**Problems to solve:**
**1.** According to the article about wearing a cross at work, which employer did the European Court of Human Rights find had discriminated against Nadia Eweida?
**2.** Go on with the article about wearing a cross at work, picking up right after its last sentence.

So Can Employees Wear a Cross at Work or Not?


You’ve probably heard in the press that the European Court of Human Rights has ruled that British Airways discriminated against an employee, Nadia Eweida, by not allowing her to wear a cross at work.

At the same time, the same court said that Shirley Chaplin, a Devonshire nurse had not suffered discrimination when her employer prevented her from wearing a cross.

So why did the court reach a different decision in each case?

What do the cases have in common?

Both of the employees were Christians.  Both wanted to wear a cross as an expression of their Christian faith.

The European Court agreed that wearing a cross was a legitimate manifestation of the Christian faith.  Wearing a cross is protected by the European Convention on Human Rights, which gives the right to freedom of religion.

In both cases, the court said that the employers had interfered with the employee’s rights to manifest their Christian faith.

The question the Court needed to decide was whether the interference was justified.

So why did the court find in favour of Ms Eweida but not Ms Chaplin?

The right to manifest one’s religion is not an absolute right. It’s subject to certain limitations, such as the interests of health and safety.

**Excerpted data:**
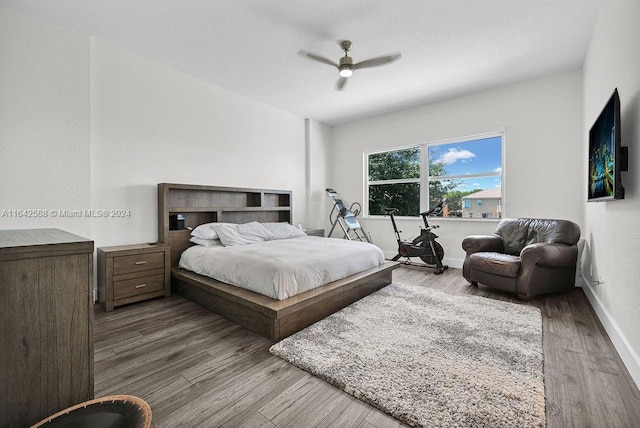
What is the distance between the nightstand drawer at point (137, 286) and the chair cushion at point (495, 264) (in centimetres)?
378

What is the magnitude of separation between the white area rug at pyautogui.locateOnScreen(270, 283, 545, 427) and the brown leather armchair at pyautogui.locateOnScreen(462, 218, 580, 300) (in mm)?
358

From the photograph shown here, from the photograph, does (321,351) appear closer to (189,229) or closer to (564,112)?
(189,229)

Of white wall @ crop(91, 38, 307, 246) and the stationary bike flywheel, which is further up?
white wall @ crop(91, 38, 307, 246)

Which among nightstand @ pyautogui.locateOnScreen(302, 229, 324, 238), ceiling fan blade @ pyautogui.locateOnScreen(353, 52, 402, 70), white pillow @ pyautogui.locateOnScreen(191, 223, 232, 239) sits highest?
ceiling fan blade @ pyautogui.locateOnScreen(353, 52, 402, 70)

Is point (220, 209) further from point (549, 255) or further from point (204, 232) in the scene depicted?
point (549, 255)

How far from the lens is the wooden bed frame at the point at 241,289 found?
7.66 feet

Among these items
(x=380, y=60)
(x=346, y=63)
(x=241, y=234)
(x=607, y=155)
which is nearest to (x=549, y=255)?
(x=607, y=155)

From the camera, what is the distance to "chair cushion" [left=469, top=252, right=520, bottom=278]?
322 centimetres

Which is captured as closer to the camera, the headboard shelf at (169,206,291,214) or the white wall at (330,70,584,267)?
the headboard shelf at (169,206,291,214)

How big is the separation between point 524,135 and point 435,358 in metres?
3.80

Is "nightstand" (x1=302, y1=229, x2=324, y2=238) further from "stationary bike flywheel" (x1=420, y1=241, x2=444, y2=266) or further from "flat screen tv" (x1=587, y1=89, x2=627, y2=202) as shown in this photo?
"flat screen tv" (x1=587, y1=89, x2=627, y2=202)

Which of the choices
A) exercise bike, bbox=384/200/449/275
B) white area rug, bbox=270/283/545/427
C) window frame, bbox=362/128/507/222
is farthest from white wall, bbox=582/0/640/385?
exercise bike, bbox=384/200/449/275

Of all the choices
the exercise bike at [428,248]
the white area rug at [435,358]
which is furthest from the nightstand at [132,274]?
the exercise bike at [428,248]

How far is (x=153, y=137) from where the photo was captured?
12.1 ft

**Response list:**
**1.** British Airways

**2.**
The law seeks to strike a fair balance between the rights of an employee to manifest their religion with the needs of the employer to pursue its legitimate aims.

The reason British Airways would not allow Ms Eweida to wear her cross was that there was a clear uniform policy.  The airline wanted to maintain their corporate image and promote recognition of their staff and brand. This included a ban on wearing jewellery (not just crosses).

The European Court said that, although these aims were legitimate, they needed to be balanced against Ms Eweida’s right to express her faith. After weighing up both sides, the European Court decided that Ms Eweida should have been allowed to wear her cross.

Meanwhile, the reason Shirley Chaplin was not allowed to wear her cross was completely different – health and safety. A cross on a chain might cause injury if an elderly patient pulled at it. Or the cross could come into contact with a wound if it swung freely. There was a danger of contamination.

The European Court again weighed up factors on both sides and decided that health and safety was a legitimate reason for restricting someone’s right to wear a cross. It is more important than uniform policy or corporate image. The employer’s interference with Ms Chaplin’s right to wear a cross was necessary. It was a proportionate means of protecting health and safety. And so there was no unlawful discrimination.

What can you learn from these decisions?

The lesson for employers is to try to be reasonable in accommodating employees who wish to express their religion in a particular way at work.

If you can explain why a particular policy is necessary, you may be fine. But do try to resolve any disagreements internally and avoid a trip to Strasbourg!